PRYOR, OK — When our Founding Fathers deliberated the governmental structure for this great nation, they clearly intended to populate Congress with citizen legislators.

James Madison described the ideal representative as one “called for the most part from pursuits of a private nature and continued in appointment for a short period of office.”

The Founders could not have anticipated the completely different political climate of our generation, in which career politicians are more the rule than the exception. Serving decades in Washington away from home was unrealistic, because representatives would have drawn a “modest” salary.

U.S. Representative Markwayne Mullin is a welcome throwback to the days of citizen legislators. He has been successful in business and overwhelmingly elected to serve his home region in Washington. He makes no bones about the fact that he has no plans to stay there forever. The fact that his business is a plumbing company makes him even more valuable as a congressman, because his is a rare blend of white collar and blue collar experience.

By all measures, he is doing a fantastic job representing this district in Washington. The communication his office provides. even to small news outlets like The Progress has been remarkable. He is accessible to his constituents, and has an effective staff to handle constituent services.

Now he finds himself bothered with an ethics review brought about because he is not becoming “Washington” enough for some who believe that being a congressman should be a destination rather than a visit.

His plumbing company is one of the largest service businesses in Oklahoma. It was successful because of Markwayne Mullin. He is its owner and the architect of its success. Mullin is described as a tireless worker, and proves it week-in, week-out. While he has not built his company without the help of family and staff, but he has certainly pulled the strings that have made his company prosper.
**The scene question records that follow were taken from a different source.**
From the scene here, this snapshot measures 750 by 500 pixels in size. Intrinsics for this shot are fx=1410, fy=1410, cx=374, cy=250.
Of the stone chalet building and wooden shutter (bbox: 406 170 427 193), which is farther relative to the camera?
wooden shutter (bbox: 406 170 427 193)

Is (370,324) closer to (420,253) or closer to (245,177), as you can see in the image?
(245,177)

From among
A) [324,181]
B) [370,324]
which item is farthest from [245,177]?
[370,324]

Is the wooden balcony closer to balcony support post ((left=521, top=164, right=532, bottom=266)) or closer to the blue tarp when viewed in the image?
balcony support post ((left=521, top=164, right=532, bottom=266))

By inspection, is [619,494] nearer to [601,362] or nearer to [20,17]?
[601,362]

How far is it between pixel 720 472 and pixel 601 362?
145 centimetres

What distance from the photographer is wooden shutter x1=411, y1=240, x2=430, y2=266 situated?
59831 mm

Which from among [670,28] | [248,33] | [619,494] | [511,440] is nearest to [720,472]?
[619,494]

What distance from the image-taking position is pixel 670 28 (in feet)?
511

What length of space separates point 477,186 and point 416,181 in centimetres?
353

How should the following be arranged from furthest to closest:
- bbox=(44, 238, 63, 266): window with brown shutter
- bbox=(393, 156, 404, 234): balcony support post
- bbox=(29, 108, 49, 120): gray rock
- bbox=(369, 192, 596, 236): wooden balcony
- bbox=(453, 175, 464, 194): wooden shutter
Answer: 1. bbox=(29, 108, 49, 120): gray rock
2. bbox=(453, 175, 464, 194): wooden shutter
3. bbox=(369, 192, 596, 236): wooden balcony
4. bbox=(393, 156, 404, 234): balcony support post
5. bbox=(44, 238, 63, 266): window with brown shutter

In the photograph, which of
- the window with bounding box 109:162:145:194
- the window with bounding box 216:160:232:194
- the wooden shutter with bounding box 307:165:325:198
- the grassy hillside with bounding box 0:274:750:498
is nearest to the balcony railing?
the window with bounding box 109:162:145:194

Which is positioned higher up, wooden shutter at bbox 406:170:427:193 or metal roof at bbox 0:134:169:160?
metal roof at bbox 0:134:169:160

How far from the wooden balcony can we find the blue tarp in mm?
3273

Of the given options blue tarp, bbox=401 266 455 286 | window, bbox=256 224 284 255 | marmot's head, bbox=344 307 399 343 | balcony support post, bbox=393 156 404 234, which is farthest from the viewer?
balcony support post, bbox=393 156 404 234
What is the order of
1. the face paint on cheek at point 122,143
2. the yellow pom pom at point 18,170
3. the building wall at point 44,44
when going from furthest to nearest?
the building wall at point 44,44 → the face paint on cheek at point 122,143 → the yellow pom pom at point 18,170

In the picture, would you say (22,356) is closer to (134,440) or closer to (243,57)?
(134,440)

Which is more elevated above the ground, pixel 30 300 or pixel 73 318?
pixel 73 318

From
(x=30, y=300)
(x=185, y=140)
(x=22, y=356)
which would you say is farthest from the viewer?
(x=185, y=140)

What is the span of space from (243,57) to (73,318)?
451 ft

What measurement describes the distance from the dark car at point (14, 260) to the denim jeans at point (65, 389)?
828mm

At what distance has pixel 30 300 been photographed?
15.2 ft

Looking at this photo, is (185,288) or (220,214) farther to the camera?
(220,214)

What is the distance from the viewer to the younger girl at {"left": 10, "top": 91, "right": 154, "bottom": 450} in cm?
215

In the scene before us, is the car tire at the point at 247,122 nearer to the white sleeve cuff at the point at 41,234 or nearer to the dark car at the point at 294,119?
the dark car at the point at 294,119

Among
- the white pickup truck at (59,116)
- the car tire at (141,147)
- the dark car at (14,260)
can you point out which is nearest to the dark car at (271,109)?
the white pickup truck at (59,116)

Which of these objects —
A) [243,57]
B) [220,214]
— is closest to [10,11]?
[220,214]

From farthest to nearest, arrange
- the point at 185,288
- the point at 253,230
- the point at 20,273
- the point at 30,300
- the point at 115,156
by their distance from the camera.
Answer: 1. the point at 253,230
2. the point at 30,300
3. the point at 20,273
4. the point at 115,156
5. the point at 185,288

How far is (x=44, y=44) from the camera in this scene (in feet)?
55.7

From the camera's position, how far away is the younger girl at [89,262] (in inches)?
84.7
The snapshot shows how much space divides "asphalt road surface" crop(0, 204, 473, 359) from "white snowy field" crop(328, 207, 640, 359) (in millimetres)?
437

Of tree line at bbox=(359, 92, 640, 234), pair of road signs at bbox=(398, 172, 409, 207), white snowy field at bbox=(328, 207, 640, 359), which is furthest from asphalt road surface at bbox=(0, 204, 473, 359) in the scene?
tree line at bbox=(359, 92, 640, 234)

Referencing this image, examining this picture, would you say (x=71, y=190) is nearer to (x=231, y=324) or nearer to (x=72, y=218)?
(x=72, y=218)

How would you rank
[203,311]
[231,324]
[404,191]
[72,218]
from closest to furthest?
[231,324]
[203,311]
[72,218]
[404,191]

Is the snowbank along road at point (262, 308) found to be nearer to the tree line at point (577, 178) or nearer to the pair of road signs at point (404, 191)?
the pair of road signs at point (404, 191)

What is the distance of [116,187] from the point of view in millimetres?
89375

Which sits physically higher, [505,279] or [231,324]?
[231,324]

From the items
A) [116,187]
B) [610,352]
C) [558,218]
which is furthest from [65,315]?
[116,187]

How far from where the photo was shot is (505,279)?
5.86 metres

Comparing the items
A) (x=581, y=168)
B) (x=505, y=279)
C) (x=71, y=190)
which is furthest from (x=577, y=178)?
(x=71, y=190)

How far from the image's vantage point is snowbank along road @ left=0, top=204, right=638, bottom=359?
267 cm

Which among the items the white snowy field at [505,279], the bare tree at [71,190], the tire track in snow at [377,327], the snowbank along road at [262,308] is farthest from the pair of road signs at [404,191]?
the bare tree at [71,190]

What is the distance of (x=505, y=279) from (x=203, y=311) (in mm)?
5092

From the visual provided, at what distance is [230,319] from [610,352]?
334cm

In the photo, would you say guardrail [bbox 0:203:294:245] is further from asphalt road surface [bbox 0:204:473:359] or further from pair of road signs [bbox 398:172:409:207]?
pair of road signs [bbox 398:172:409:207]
So the question becomes, what kind of rules are there that do not allow a citizen legislator to maintain his or her business interests exactly as they were before becoming a citizen legislator? ”If you can’t be a plumber, what can you do — other than be a career politician?” Mullin said recently.

The Office of Congressional Ethics, an advisory board that does not include any members of Congress, investigated Mullin’s activity and recommended the House Ethics Committee review allegations that Mullin continues to make commercials for his company, continues to derive income from his company, and continues to serve on the board of the company he owns.

Seriously?

“After first getting elected we set up a meeting with the House Ethics Committee to determine what we needed to do to comply with all House ethics rules regarding our businesses. We have followed those recommendations to the letter, even at significant expense to our company,” Mullin said.

Mullin, who is taking this complaint seriously and head-on, said ”I will continue to fight for the right to stay involved in my business. The stakes in this fight are not just my rights as a business owner. We are talking about the very nature of our government. Will we continue to allow real citizen legislators to serve in Congress as our Founding Fathers envisioned, or do the bureaucrats have the power to say that only career politicians are allowed?”

George Mason once said, “Nothing so strongly impels a man to regard the interest of his constituents as the certainty of returning to the general mass of the people, from whence he was taken, where he must participate in their burdens.”

The prospect of responsible legislation relied upon the premise that those making the laws must return to their homes to live under the laws they created.

If the “rules of congress” have been so bastardized over the years to require a citizen legislator to divest himself of his livelihood away from Washington, then it's no wonder so many of them stay too long.